* **EXCERPT PROVIDED**:
========================

NCERT Solutions For Class 8 Social Science Civics Chapter 7 Understanding Marginalisation

Civics - Class 8

Social and Political Life - III

Chapter 7: Understanding Marginalisation

Intext Questions:

Question 1: Explain at least three different reasons why groups may be marginalized?

Answer :Marginalization is the social process of being confined to a lower social standing. Marginalization involves people being denied their fundamental rights which results in lowering their economic and social status.

Marginalisation of any group or a person can be because of many reasons like :

  • Speaking a different language,
  • Following different customs,
  • Belonging to different religious group from the majority community etc.

Question 2: Why was Dadu forced to leave his village in Orissa?

Answer :Dadu was forced to leave his village in Orissa because he was told by forest officials and contractors that the forest was not theirs. These officials and contractors cut down a large part of it.

Then they beat and threatened Dadu till eventually he was forced to sell and abandon the land of his forefathers. They had the support of the authorities.

Question 3: In your own city or village, who would you think are the marginalized groups? Discuss.

========================

* **EXCERPTED RECORDS**:
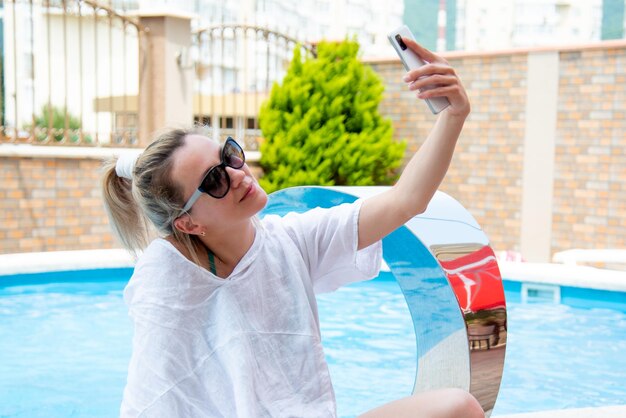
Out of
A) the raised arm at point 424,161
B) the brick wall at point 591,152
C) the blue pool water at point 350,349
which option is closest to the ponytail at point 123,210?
the raised arm at point 424,161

========================

* **TASK INSTRUCTIONS**:
Answer these questions using the text on marginalization above.
(a) According to the text, what are people denied when they are marginalized?
(b) What three reasons for marginalization does the text list?
(c) Who told Dadu that the forest was not theirs?

* **THE OUTPUT**:
(a) They are denied their fundamental rights.
(b) Speaking a different language, following different customs, and belonging to a different religious group from the majority community.
(c) Forest officials and contractors.